Ich habe das Gefühl, …

Oft hören wir in Einzelgesprächen oder auch in Gruppendiskussionen Sätze, die mit den Worten „Ich habe das Gefühl …“ beginnen. Dann sollten wir uns fragen: Welches „ich“ meldet sich gerade? Und ist es tatsächlich ein „Gefühl“? In jedem Fall ist Achtsamkeit angebracht, wenn wir von unserem Gegenüber diese Vokabeln vernehmen, oder sie uns selbst auf den Lippen liegen.

Es ist erstaunlich, wie oft von einem „Gefühl“ gesprochen wir, obwohl eben kein Gefühl benannt wird. Daher lohnt sich die Rückfrage: „Was genau meinst Du damit?“ Oft geht es tatsächlich nicht um ein Gefühl, sondern um

Wer in der Literatur zum Thema Gefühle forscht, wird feststellen, dass es keinen Konsens über Grundgefühle gibt. So mischen sich Begriffe wie Gefühl, Intuition, Emotion, Empfindung und Wahrnehmung, ohne dass es eine klare oder gar allgemein anerkannte Position gibt. Das ist umso erstaunlicher, als jeder Mensch täglich mit Gefühlen zu tun hat.

• • • •

--- ÜBUNGSAUFGABEN ---
1. Entscheide für jede der folgenden Aussagen mit Ja oder Nein, ob sie mit dem Text über Gefühle übereinstimmt, und zitiere wörtlich die entscheidenden Worte: (a) In der Literatur besteht ein Konsens über Grundgefühle. (b) Achtsamkeit ist auch dann angebracht, wenn man selbst diese Vokabeln verwenden will. (c) Jeder Mensch hat täglich mit Gefühlen zu tun.
2. Führe bitte den Text über Gefühle im Anschluss an seinen letzten Satz weiter.
Die Datensätze haben mit dem Text über Gefühle nichts zu tun.

--- DATENSÄTZE ---
• • • •

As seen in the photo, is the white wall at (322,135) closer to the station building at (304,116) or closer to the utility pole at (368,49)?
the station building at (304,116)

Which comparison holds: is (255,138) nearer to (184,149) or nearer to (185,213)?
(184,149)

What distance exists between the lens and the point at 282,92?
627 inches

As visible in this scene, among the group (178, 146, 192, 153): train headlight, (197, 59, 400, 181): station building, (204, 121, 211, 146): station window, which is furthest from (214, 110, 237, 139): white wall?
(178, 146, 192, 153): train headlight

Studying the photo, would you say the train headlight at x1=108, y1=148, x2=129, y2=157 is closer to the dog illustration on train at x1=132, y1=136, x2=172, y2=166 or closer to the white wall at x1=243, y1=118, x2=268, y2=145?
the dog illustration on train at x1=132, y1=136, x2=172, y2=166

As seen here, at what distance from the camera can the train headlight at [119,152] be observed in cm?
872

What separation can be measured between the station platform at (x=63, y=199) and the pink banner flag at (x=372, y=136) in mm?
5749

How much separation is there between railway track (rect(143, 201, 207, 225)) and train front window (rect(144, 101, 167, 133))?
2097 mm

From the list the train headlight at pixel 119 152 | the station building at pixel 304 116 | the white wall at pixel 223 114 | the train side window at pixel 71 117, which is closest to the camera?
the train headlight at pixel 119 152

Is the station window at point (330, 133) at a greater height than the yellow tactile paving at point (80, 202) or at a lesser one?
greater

• • • •

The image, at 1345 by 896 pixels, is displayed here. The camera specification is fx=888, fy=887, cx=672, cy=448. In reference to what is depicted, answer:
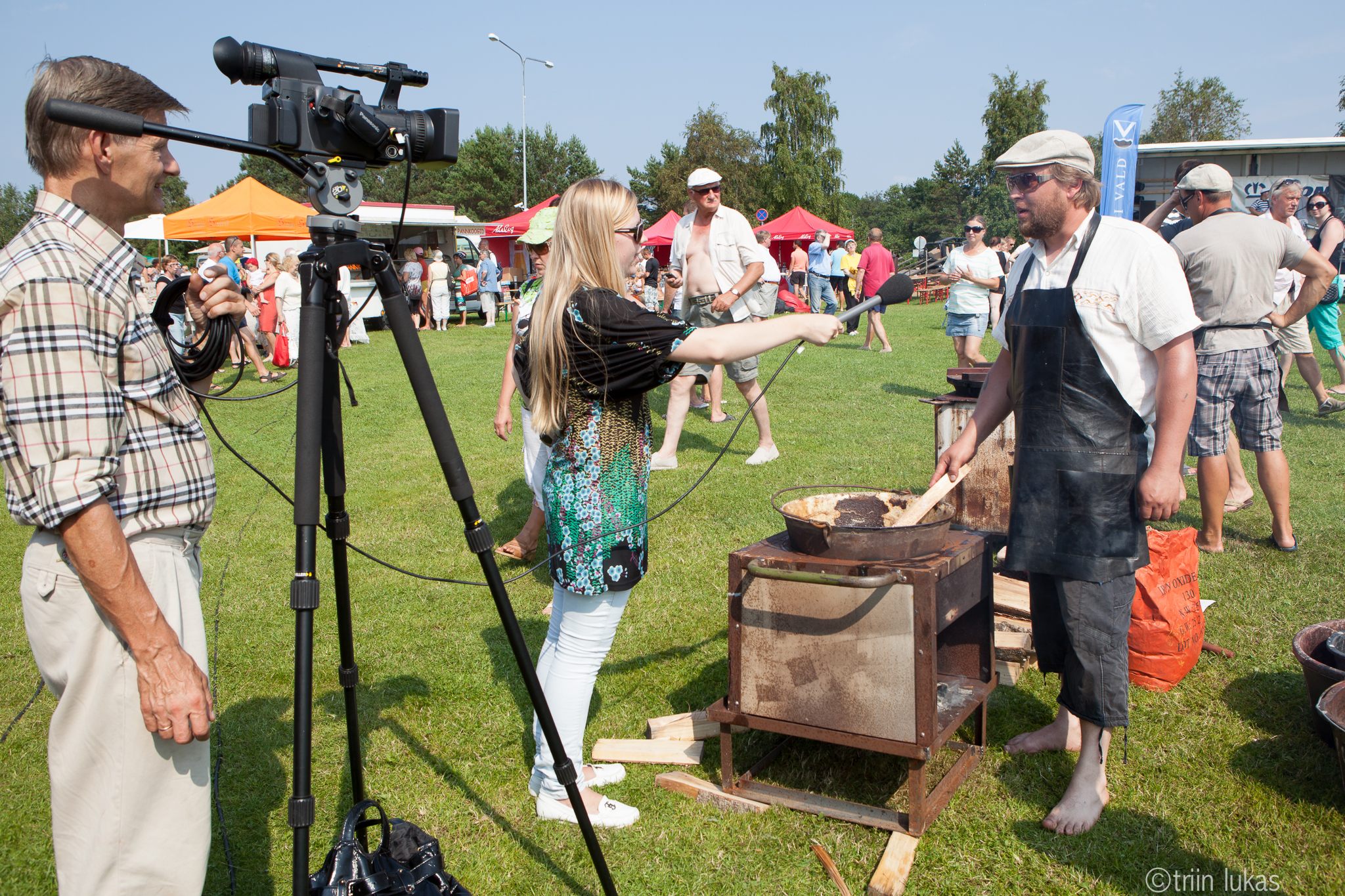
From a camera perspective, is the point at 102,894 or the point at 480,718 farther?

• • • •

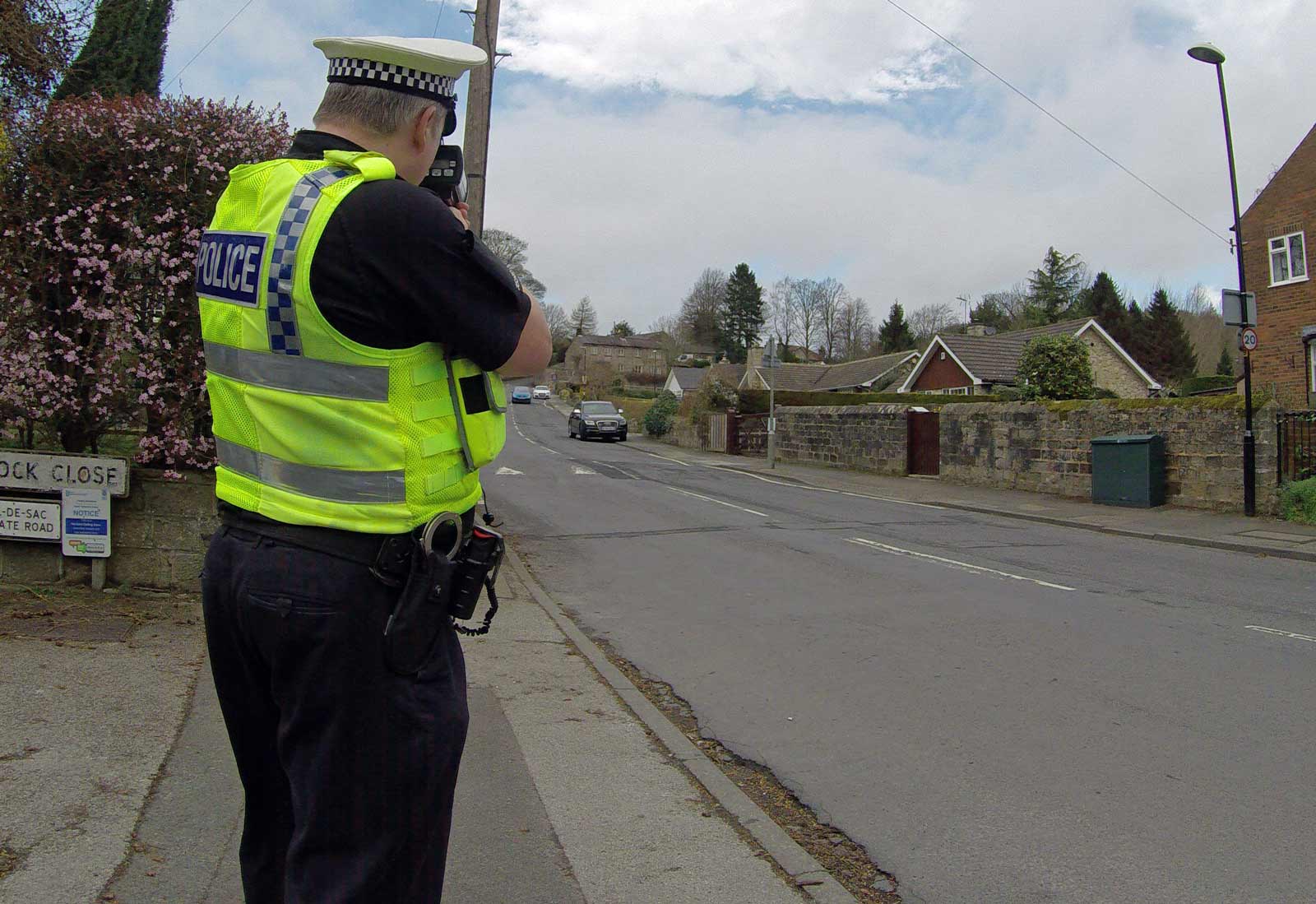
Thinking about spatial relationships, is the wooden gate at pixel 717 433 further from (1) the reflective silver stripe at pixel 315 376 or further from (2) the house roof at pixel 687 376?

• • • •

--- LÖSUNGEN ---
1.
(a) Nein: „dass es keinen Konsens über Grundgefühle gibt“
(b) Ja: „In jedem Fall ist Achtsamkeit angebracht, wenn wir von unserem Gegenüber diese Vokabeln vernehmen, oder sie uns selbst auf den Lippen liegen.“
(c) Ja: „als jeder Mensch täglich mit Gefühlen zu tun hat“

2.
Dabei ist es wichtig zu verstehen: Für meine Gefühle bin nur ich verantwortlich, NIE ein anderer Mensch! Besser als „Du machst mich wütend!“ wäre es zu sagen: „Ich bin wütend!“ Ein anderer Mensch in gleicher Situation wie ich, könnte sehr wohl auch ganz anders fühlen. Für meine Gefühle bin also nur ich allein verantwortlich.

Unsere Gefühle bringen uns zuerst in Kontakt mit uns selbst und laden uns ein, in die Wahrnehmung zu kommen. Erst im zweiten Schritt kann ich schauen, was bei meinem Gegenüber vielleicht dieses Gefühl bei mir initiiert hat. Erst damit bin ich im Kontakt mit meinem Gegenüber! Doch diese Reihenfolge ist sehr bedeutsam.

In der Arbeit als Coach nutze ich das Modell der vier Grundgefühle, das aus dem tiefenpsychologischen Konzept der Transaktionsanalyse stammt. Diese Grundgefühle sind:

Auch Scham und Ekel können dazu genommen werden, aber für den Moment sollen die vier Grundgefühle im Fokus stehen.

Freude

Freude ist ein Gefühl, dass im Hier und Jetzt erlebt werden will, uns aber dennoch mit Vergangenheit und Zukunft in Verbindung bringen kann.

Doch: Freude ist flüchtig und will im Moment erlebt werden. Freude ist scheinbar das „schönste“ und „beste“ Gefühl. Aber Achtung! Es ist wie beim Kochen; nur ein Gewürz zu verwenden, lässt ein ansonsten gutes Gericht schnell fade schmecken.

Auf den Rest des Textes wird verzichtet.